## Given problem A
Please revise the stretch of the passage on Fed rate hikes from "BMO Capital Markets" through "financial holding institutions.", putting "pace" in place of "cadence".

## Text shown
-- begin --
Now, because of stock market turmoil and falling oil prices inciting uncertainty for the U.S. economy, even one hike is in question for 2016.

“I’d be very surprised if the Fed does anything in March, bank analysts have all been wrong assuming rates would go higher in the past so now we’re just assuming nothing will happen this year,” said John Rodis, senior vice president and research analyst for Fig Partners, an organization that specializes in equity research.

BMO Capital Markets Chief Economist Douglas Porter said in a recent online note that he is rethinking an previous estimate the Fed would be hiking rates quarter-per-quarter in 2016, claiming an increase in “negative risks” will make fewer hikes more likely.

“These risks are now being realized; so, we suspect the Fed will pause earlier and more often,” Porter wrote. “We now look for a semi-annual rate-hike cadence this year, beginning in June, presuming U.S. economic indicators point to a return to above-potential growth, continuing job market improvements and budding inflation pressures, by this spring. Next year should see a return to a quarterly rate-hike clip.”

The decision to change interest affects the entire U.S. economy—particularly financial holding institutions.

For banks, it involves what is known as the “net interest margin,” which is the difference between what banks pay to acquire funds from depositors, and what they receive when they lend that money out to borrowers. As that margin widens, bank profits grow.
-- end --
## Given problem B
Gather every line of the rows below that contains the string "picture". Case counts.

(Dataset excerpt)
-- begin --
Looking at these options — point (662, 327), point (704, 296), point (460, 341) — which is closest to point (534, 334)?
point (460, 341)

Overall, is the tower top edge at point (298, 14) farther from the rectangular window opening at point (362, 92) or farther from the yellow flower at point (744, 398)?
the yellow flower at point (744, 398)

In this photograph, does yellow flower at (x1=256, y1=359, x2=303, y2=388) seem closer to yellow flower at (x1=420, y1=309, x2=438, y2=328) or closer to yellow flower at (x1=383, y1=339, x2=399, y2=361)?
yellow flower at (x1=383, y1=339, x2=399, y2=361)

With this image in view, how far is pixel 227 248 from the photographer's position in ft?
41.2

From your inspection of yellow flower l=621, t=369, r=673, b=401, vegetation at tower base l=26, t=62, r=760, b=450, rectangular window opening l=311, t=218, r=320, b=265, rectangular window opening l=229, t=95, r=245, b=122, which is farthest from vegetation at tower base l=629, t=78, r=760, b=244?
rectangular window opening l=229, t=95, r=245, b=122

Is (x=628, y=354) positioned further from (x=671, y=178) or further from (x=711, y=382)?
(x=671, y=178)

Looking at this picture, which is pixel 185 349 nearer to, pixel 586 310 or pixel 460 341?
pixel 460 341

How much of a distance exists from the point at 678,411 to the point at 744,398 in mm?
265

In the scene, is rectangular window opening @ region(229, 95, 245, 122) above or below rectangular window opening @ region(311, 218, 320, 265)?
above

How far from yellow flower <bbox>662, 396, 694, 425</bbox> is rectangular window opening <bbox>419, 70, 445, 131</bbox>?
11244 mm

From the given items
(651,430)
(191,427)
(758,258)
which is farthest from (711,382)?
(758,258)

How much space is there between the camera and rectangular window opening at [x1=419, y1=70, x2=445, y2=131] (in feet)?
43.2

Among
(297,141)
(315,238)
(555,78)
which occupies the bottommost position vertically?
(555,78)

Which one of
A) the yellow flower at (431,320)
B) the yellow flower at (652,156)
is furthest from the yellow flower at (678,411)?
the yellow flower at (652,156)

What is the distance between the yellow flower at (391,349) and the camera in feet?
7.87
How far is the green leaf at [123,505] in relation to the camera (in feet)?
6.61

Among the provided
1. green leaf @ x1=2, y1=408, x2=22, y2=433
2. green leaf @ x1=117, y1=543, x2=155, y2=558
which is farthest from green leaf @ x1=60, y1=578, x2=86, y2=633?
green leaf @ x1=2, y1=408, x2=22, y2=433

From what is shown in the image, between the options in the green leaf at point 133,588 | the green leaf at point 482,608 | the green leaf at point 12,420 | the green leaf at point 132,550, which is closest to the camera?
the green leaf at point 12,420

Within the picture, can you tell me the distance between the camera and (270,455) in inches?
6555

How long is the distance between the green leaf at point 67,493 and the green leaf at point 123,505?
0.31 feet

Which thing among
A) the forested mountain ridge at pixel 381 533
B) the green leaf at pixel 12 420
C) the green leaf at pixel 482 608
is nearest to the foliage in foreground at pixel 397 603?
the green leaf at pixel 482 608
-- end --
## Exercise solution A
BMO Capital Markets Chief Economist Douglas Porter said in a recent online note that he is rethinking an previous estimate the Fed would be hiking rates quarter-per-quarter in 2016, claiming an increase in “negative risks” will make fewer hikes more likely.

“These risks are now being realized; so, we suspect the Fed will pause earlier and more often,” Porter wrote. “We now look for a semi-annual rate-hike pace this year, beginning in June, presuming U.S. economic indicators point to a return to above-potential growth, continuing job market improvements and budding inflation pressures, by this spring. Next year should see a return to a quarterly rate-hike clip.”

The decision to change interest affects the entire U.S. economy—particularly financial holding institutions.

## Exercise solution B
Looking at this picture, which is pixel 185 349 nearer to, pixel 586 310 or pixel 460 341?
Within the picture, can you tell me the distance between the camera and (270,455) in inches?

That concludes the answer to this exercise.